In the process, it hopes to
bring sustainable and multi-faceted enrichment to the lives of impoverished
Tanzanian villages, (starting with Tunguli and Mnafu).
A key feature of this process
will be empowerment and education of women.
What will happen
in EMBRACE?
Community Health Workers (CHWs) working out
of Berega hospital and within a bespoke maternal-child health community team,
will engage with the community of Tunguli to foster the development of women’s
groups in the wider community. Such groups will draw in (for instance) pregnant
women, mothers of young children, and Traditional Birth Attendants (TBAs). The composition and
setting up of the groups will follow established evidence of what works.
They will also link with
influential villagers, and will ensure that each group has a local ‘champion’ –
a Village Health Worker (VHW), who will help drive the project in each community.

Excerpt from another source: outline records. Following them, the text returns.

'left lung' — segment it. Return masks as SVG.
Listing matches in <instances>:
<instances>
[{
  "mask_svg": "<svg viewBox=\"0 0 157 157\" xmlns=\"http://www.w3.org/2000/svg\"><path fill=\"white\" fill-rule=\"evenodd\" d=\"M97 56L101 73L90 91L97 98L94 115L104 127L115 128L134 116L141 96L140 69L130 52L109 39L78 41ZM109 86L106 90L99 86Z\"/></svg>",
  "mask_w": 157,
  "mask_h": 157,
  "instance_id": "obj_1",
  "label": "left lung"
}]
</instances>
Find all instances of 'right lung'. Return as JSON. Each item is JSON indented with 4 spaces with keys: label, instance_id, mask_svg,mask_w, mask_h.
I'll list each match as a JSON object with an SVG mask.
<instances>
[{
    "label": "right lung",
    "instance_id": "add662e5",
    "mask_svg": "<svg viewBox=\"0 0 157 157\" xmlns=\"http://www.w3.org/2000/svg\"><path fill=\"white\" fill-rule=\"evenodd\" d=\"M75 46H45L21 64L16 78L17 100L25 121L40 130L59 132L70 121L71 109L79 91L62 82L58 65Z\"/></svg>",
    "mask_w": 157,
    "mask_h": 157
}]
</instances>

The community group, along
with the VHWs, TBAs and the CHWs themselves, will seek first to explore the
roots of the problems of maternal and under-5 mortality. This in turn will
result in identification of needs beyond health, including tackling education,
transport, water, sanitation, food, agronomy, family planning and poverty. This
will lead to exploring locally-developed solutions, initially to deal with safe
childbirth, and secondly safe child-rearing.
The extended EMBRACE support
network, working each to their own strength but in harmony with the whole, will
then seek to turn those solutions into reality, using well-judged, well-executed
and sustainable methodologies, (eg growth charts; sanitation systems;
immunisations; protected wells; affordable emergency transport; family
planning; food and cash-crop plantations; malaria prevention; anaemia
prevention; TBA education; female education groups; etc.)

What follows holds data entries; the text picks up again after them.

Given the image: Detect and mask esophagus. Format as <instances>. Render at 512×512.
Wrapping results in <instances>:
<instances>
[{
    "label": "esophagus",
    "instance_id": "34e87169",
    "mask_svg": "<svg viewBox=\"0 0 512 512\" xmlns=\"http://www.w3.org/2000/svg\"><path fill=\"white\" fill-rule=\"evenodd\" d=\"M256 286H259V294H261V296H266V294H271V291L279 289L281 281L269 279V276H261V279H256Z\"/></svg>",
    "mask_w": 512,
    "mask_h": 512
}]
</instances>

During the process, EMBRACE
will attempt to measure the effects of the programme, and to learn lessons,
initially for the EMBRACE project in the community of Mnafu.
The whole programme will be
against a backdrop of enhanced and regularly checked clinical standards in the
hospital, within plans for future training of Berega’s own Clinical Officers – front line clinical staff both in community and hospital.
Why EMBRACE?
Community mobilisation and
participation works – especially when women are empowered:
The
Lancet, Volume 372, Issue 9642, Pages
962 - 971, 13 September 2008
However, unsupported it can be
slow, and can identify needs way beyond the remit of the project sponsors.
EMBRACE will be ready to meet all those needs arising from the mobilisation of
the community, which impinge on maternal and child mortality. This will be done
in a synchronised way, with measurement of results, and plans for up-scaling to
the wider territory of Berega Hospital.